От вокзала я пошел пешком — Кристина объясняла, как добраться к ней на автобусе, но я забыл номер и был слишком погружен в собственные мысли, чтобы у кого-нибудь спрашивать, а просто стоять и ждать на остановке у меня не хватило бы терпения, — к ее дому, время от времени уточняя у прохожих направление. Один из них, худенький, красивый, хорошо одетый мальчик лет восемнадцати, улыбнулся мне в ответ с чуть большим энтузиазмом, чем принято, и мне показалось, что он почувствовал к моей персоне определенный, может быть, даже особенный интерес. Как и в большинстве таких случаев, я засомневался и решил, что это игра воображения. Но провести с этим мальчиком день, выходные, даже годы в бесконечном счастье — разве не заманчивей скуки, которая меня ожидала? Почему я не поговорил с ним, не назначил встречу? Среди моих знакомых таких полно: они заигрывают с потрясающей и ужасающей меня легкостью, по дороге на свидание договариваясь о встрече со случайным прохожим и тратя на это кокетство не больше усилий, чем им требуется, чтобы нагнуться и завязать шнурок. Но несмотря на ненасытный — хорошо хоть не постоянный — любовный голод, с которым я влачился по жизни, мне такие штучки давались с огромным трудом: даже когда инициатива исходила от другого, я сомневался и не верил, что незначительный разговор — попросить прикурить, разменять денег для автомата по продаже сигарет, узнать дорогу к пляжу, вокзалу или музею, — мог иметь своей целью нечто иное, чем то, что в нем буквально упоминалось. И если я все-таки решался остановиться и заговорить с незнакомым мальчиком — когда наконец решался, — земля уходила у меня из-под ног, и я знал, что его насмешливый отказ станет моей смертью, что у меня остановится сердце. (Говорят, я — распутник и проповедую «свободную» любовь — будто таковая может существовать на самом деле, — но я всегда понимал, что сексуальное деяние грешно, если ты не готов предложить партнеру любовь и дружбу; впрочем, я уже неоднократно говорил об этом. Но это в сторону, и не ломать себе голову.)

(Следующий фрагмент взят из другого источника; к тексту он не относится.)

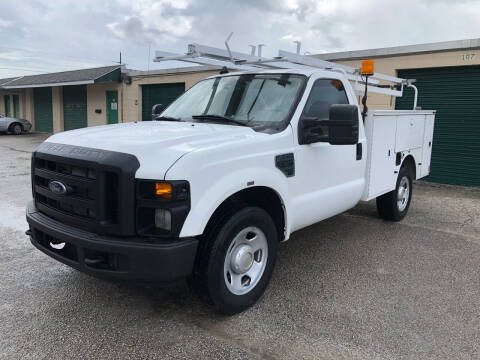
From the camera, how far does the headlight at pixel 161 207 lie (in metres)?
2.76

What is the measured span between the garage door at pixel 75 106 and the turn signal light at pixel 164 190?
67.9ft

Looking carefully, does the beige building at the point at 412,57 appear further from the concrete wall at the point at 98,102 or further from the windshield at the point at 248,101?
the concrete wall at the point at 98,102

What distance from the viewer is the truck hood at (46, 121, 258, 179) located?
2.81 meters

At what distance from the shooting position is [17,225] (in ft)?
19.3

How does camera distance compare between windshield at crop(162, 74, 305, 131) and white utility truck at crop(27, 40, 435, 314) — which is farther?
windshield at crop(162, 74, 305, 131)

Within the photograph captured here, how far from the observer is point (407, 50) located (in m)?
9.79

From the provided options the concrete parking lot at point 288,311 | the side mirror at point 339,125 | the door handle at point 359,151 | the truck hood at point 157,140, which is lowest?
the concrete parking lot at point 288,311

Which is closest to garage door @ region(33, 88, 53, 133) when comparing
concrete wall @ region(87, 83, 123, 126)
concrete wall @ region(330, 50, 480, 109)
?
concrete wall @ region(87, 83, 123, 126)

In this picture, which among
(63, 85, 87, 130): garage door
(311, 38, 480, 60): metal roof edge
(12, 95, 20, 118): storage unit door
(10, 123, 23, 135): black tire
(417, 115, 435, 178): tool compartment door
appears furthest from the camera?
(12, 95, 20, 118): storage unit door

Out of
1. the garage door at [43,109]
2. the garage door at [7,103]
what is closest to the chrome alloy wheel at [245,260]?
the garage door at [43,109]

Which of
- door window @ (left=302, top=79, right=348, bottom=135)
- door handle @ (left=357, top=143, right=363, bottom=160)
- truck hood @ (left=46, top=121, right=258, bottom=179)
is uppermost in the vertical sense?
door window @ (left=302, top=79, right=348, bottom=135)

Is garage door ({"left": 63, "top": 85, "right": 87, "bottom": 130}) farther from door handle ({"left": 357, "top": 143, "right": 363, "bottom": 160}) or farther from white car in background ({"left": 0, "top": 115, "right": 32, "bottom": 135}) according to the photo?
door handle ({"left": 357, "top": 143, "right": 363, "bottom": 160})

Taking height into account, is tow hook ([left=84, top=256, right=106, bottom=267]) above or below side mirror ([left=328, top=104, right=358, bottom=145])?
below

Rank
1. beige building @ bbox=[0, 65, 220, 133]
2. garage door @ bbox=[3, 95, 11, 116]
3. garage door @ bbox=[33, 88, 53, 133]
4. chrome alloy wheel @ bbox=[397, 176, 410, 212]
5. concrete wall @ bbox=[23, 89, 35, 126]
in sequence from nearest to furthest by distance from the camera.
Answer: chrome alloy wheel @ bbox=[397, 176, 410, 212], beige building @ bbox=[0, 65, 220, 133], garage door @ bbox=[33, 88, 53, 133], concrete wall @ bbox=[23, 89, 35, 126], garage door @ bbox=[3, 95, 11, 116]
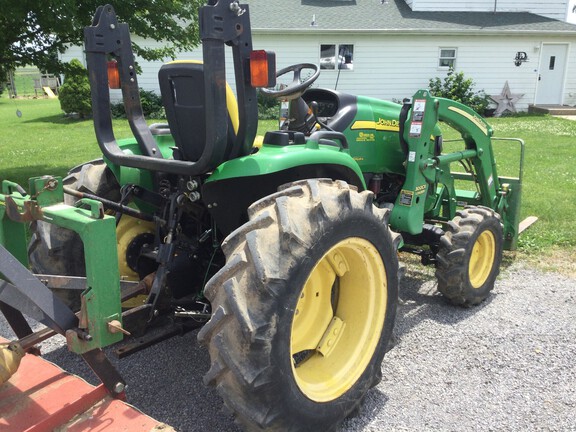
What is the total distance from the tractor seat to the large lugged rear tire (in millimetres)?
596

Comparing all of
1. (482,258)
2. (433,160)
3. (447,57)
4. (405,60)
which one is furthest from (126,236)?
(447,57)

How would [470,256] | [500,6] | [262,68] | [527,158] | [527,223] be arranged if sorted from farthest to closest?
[500,6], [527,158], [527,223], [470,256], [262,68]

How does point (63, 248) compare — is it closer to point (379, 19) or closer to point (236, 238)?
point (236, 238)

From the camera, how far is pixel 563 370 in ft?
11.0

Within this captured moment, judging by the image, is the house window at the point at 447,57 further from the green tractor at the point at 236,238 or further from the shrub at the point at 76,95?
the green tractor at the point at 236,238

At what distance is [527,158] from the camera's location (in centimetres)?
1124

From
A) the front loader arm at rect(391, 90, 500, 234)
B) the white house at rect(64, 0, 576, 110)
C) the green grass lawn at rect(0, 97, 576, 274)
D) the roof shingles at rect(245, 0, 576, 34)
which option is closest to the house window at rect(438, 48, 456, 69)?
the white house at rect(64, 0, 576, 110)

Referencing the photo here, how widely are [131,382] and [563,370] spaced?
2.61 m

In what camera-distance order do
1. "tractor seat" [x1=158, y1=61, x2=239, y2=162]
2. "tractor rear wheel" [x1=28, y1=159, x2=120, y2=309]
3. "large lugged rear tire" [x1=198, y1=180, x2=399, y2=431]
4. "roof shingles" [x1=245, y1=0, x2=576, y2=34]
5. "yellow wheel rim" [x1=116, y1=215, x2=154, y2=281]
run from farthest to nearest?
"roof shingles" [x1=245, y1=0, x2=576, y2=34], "yellow wheel rim" [x1=116, y1=215, x2=154, y2=281], "tractor rear wheel" [x1=28, y1=159, x2=120, y2=309], "tractor seat" [x1=158, y1=61, x2=239, y2=162], "large lugged rear tire" [x1=198, y1=180, x2=399, y2=431]

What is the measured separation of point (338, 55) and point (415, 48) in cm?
287

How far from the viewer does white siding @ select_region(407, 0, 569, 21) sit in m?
21.6

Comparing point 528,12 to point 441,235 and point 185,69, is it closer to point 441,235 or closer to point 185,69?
point 441,235

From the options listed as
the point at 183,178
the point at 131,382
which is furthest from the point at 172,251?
the point at 131,382

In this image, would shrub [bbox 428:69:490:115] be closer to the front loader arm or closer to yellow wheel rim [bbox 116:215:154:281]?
the front loader arm
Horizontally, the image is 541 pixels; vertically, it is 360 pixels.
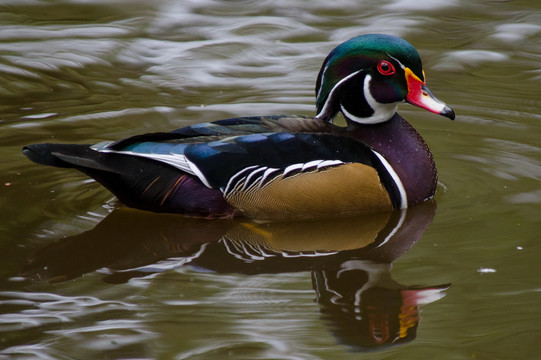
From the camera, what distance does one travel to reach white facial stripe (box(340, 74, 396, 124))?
6383 millimetres

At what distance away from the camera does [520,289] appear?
4895 millimetres

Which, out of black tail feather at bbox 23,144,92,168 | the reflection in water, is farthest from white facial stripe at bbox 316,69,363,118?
black tail feather at bbox 23,144,92,168

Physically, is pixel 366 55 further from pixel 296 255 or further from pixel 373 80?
pixel 296 255

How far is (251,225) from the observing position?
20.0 ft

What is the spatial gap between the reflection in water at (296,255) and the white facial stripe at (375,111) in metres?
0.71

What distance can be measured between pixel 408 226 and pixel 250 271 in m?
1.30

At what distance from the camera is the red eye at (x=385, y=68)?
6.25 metres

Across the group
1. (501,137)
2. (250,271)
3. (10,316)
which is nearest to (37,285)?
(10,316)

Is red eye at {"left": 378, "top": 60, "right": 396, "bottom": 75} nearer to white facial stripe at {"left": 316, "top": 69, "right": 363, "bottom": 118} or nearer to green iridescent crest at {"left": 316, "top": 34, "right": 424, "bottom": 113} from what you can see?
green iridescent crest at {"left": 316, "top": 34, "right": 424, "bottom": 113}

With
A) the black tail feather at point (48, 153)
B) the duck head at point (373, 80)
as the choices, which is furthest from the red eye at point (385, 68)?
the black tail feather at point (48, 153)

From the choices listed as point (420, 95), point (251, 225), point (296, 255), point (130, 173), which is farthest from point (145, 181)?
point (420, 95)

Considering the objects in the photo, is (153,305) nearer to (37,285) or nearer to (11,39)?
(37,285)

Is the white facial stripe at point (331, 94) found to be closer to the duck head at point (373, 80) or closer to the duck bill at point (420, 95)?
the duck head at point (373, 80)

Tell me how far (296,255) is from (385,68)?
1585 mm
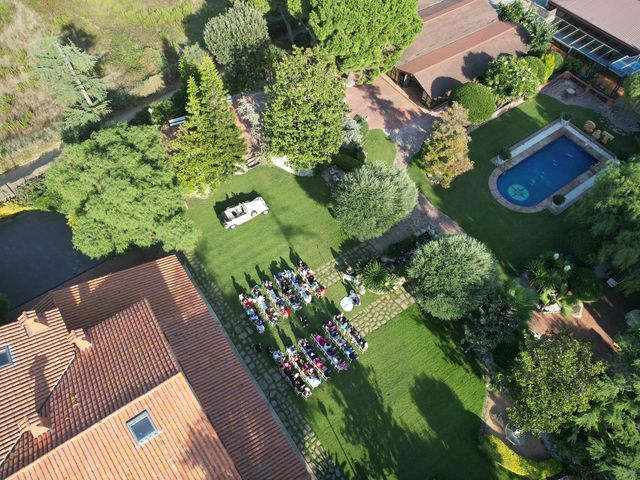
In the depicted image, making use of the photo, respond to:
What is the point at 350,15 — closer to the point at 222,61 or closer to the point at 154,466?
the point at 222,61

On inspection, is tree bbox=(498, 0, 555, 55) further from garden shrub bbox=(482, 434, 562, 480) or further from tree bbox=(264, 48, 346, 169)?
garden shrub bbox=(482, 434, 562, 480)

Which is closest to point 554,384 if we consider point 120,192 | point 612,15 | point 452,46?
point 120,192

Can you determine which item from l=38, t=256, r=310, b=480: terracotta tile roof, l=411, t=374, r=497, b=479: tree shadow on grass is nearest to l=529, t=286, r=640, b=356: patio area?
l=411, t=374, r=497, b=479: tree shadow on grass

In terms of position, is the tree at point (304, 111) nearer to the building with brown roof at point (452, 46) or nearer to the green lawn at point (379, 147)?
the green lawn at point (379, 147)

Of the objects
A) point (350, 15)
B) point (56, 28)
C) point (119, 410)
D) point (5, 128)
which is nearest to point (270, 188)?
point (350, 15)

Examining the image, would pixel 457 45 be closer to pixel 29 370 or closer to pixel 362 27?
pixel 362 27

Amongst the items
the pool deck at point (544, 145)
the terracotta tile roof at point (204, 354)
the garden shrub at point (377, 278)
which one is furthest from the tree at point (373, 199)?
the terracotta tile roof at point (204, 354)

Между тем, когда я оглянулся, мальчик исчез. Жалея о своих колебаниях и трусости, я быстро пошел обратно, стараясь не срываться на бег, чтобы не привлекать внимания, и зачем-то посматривая на часы. На первом же углу, где мальчик, скорее всего, свернул, я огляделся, но его уже не было; должно быть, свернул на одну из улочек, пересекающих эту — передо мной был утопавший в садах район, где жили чистоплотные трудяги, — или зашел в один из ближних домов, прошел через палисадник и садик в кухню, как раз вовремя, чтобы помочь маме помыть посуду… «Улица Жимолости» — прочитал я; почему название улицы показалось мне таким дурацким, объяснить не могу.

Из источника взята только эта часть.